The rooms on either side of the new section house the legislature, which meets each year beginning in January for ninety days. The room on the left is occupied by the 141 members of the House of Delegates and the room on the right by the 47 State Senators. When the legislature is not in session and the doors of these rooms are open, you can see four life-size portraits on the side walls of the Senate chamber that portray Maryland’s four signers of the Declaration of Independence. On the left wall are William Paca, three-term governor and a federal judge, and Thomas Stone, who was initially reluctant to take the bold step of declaring independence. On the right are Charles Carroll of Carrollton, the only Roman Catholic among the signers, and Samuel Chase, later a U.S. Supreme Court justice. Note also the Tiffany skylight in each chamber.

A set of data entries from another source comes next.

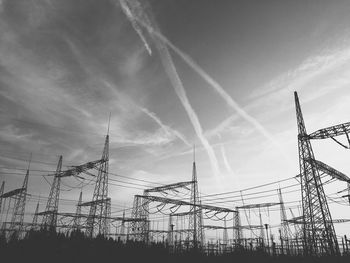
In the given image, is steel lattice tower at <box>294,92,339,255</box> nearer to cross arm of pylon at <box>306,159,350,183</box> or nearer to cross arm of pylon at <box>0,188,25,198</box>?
cross arm of pylon at <box>306,159,350,183</box>

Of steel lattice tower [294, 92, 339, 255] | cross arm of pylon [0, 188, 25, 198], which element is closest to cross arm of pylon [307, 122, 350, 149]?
steel lattice tower [294, 92, 339, 255]

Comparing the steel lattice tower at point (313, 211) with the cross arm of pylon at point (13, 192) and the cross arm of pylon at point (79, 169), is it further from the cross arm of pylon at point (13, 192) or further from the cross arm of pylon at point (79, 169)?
the cross arm of pylon at point (13, 192)

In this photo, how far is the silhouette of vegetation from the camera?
9.59 m

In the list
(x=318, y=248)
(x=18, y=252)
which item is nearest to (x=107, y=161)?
(x=18, y=252)

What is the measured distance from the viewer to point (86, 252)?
1078 centimetres

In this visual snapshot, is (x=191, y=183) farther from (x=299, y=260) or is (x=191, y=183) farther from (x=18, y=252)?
(x=18, y=252)

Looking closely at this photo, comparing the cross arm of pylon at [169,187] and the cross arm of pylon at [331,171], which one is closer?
the cross arm of pylon at [331,171]

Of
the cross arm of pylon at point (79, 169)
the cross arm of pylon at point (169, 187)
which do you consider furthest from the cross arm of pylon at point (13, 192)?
the cross arm of pylon at point (169, 187)

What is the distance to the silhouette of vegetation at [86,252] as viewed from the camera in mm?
9594

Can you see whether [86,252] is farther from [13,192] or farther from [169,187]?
[13,192]

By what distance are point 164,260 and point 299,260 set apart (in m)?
8.40

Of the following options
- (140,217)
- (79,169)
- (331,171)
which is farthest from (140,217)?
(331,171)

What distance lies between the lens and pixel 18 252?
9.47 metres

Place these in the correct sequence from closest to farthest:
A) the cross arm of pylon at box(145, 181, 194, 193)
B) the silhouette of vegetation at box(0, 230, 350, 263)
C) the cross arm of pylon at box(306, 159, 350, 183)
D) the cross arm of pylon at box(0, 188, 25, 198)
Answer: the silhouette of vegetation at box(0, 230, 350, 263)
the cross arm of pylon at box(306, 159, 350, 183)
the cross arm of pylon at box(145, 181, 194, 193)
the cross arm of pylon at box(0, 188, 25, 198)
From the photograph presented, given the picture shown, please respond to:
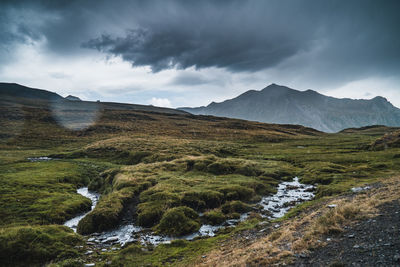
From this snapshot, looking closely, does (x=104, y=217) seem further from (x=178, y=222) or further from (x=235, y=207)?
(x=235, y=207)

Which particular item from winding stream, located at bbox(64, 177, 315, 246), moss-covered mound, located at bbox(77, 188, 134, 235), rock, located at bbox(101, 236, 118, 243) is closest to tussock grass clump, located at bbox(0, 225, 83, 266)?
rock, located at bbox(101, 236, 118, 243)

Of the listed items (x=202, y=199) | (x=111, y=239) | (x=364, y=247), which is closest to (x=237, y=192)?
(x=202, y=199)

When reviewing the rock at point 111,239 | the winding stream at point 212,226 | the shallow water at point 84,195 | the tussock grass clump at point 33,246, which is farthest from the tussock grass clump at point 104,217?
the tussock grass clump at point 33,246

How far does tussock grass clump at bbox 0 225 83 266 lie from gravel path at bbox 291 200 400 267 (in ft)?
48.7

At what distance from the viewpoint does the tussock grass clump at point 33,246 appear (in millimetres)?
13578

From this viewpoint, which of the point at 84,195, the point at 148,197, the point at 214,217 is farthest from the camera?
the point at 84,195

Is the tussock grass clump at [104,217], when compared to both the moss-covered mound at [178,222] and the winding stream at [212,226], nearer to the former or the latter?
the winding stream at [212,226]

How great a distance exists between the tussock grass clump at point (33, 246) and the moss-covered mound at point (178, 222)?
6.33 metres

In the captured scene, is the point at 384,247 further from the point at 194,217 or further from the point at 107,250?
the point at 107,250

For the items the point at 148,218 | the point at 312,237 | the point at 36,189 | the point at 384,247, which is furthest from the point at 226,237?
the point at 36,189

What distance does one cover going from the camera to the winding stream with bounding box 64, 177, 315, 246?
16.6 metres

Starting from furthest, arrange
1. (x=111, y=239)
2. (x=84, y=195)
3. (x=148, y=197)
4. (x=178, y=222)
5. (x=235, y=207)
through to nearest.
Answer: (x=84, y=195) → (x=148, y=197) → (x=235, y=207) → (x=178, y=222) → (x=111, y=239)

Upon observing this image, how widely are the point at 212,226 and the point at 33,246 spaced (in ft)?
42.6

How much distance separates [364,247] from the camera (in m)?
9.32
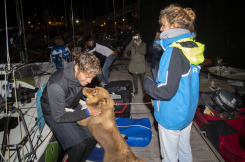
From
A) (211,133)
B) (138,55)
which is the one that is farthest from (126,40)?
(211,133)

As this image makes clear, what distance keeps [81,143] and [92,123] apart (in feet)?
0.95

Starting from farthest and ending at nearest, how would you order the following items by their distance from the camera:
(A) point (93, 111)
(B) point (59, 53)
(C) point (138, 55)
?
(B) point (59, 53)
(C) point (138, 55)
(A) point (93, 111)

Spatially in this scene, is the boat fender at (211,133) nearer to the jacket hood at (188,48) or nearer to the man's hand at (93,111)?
the jacket hood at (188,48)

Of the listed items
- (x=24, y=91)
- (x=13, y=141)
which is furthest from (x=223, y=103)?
(x=24, y=91)

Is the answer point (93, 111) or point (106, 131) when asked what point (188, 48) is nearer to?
point (93, 111)

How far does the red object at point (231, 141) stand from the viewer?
262cm

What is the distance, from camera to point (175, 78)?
146cm

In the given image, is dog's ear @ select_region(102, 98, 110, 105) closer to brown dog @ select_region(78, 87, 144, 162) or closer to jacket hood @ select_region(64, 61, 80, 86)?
brown dog @ select_region(78, 87, 144, 162)

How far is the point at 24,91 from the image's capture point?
409cm

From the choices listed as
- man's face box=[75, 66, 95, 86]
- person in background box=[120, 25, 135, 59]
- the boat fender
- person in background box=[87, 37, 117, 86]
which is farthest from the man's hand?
person in background box=[120, 25, 135, 59]

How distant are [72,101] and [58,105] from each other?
0.30 metres

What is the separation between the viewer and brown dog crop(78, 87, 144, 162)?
6.66 ft

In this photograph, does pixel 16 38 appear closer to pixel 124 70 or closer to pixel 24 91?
pixel 24 91

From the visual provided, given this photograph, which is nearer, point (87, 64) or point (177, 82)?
point (177, 82)
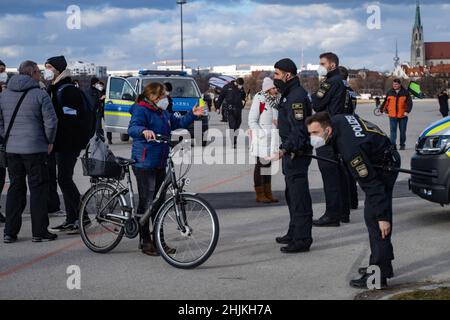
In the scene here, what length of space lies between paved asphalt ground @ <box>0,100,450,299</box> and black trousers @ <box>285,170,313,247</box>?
0.20 m

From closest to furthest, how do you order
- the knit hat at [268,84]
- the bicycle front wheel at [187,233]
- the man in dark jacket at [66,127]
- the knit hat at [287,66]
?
the bicycle front wheel at [187,233] < the knit hat at [287,66] < the man in dark jacket at [66,127] < the knit hat at [268,84]

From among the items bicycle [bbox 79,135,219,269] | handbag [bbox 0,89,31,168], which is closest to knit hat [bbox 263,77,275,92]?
bicycle [bbox 79,135,219,269]

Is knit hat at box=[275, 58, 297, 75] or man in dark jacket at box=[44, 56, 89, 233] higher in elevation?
knit hat at box=[275, 58, 297, 75]

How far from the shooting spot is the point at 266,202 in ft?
35.5

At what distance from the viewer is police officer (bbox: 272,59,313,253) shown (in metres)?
7.45

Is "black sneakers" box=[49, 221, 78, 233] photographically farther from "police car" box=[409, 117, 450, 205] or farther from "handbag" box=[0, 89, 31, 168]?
"police car" box=[409, 117, 450, 205]

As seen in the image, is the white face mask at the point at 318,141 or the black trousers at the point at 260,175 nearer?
the white face mask at the point at 318,141

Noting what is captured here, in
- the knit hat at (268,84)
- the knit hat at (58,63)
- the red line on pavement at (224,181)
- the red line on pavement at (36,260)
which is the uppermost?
the knit hat at (58,63)

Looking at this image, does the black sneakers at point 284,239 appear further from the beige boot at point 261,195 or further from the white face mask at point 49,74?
the white face mask at point 49,74

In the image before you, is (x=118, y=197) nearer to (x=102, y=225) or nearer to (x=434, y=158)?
(x=102, y=225)

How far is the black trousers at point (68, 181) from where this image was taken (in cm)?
879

As you exit the State House, to your left you can see the residence of Maryland’s governor and the spire of St. Anne’s Church beyond. These will be described more fully in the section that tours the Spa Creek side of town. The neo-Georgian buildings you see in front of you are various Maryland State offices built in the twentieth century. Directly in front of you is Lawyer’s Mall, which features sculptures celebrating the accomplishments of Thurgood Marshall (1908-1993). The central figure depicts Marshall as a young lawyer. Seated opposite him on one bench is the figure of Donald Gaines Murray. Marshall’s first major victory in the battle for school integration won Murray’s admission to the University of Maryland Law School. The other bench holds two schoolchildren to symbolize Marshall’s most significant legal victory: the decision in Brown v. The Board of Education of Topeka et al. declaring segregated public education unconstitutional. Marshall, who was born in Baltimore, received a law degree from Howard University in 1933. He worked as counsel for the NAACP from 1934 until 1961, was a judge on the 2nd Circuit Court of Appeals from 1961 to 1965, and served as solicitor general of the United States from 1965 to 1967. The first African American appointed to the Supreme Court, Marshall served from 1967 to 1991.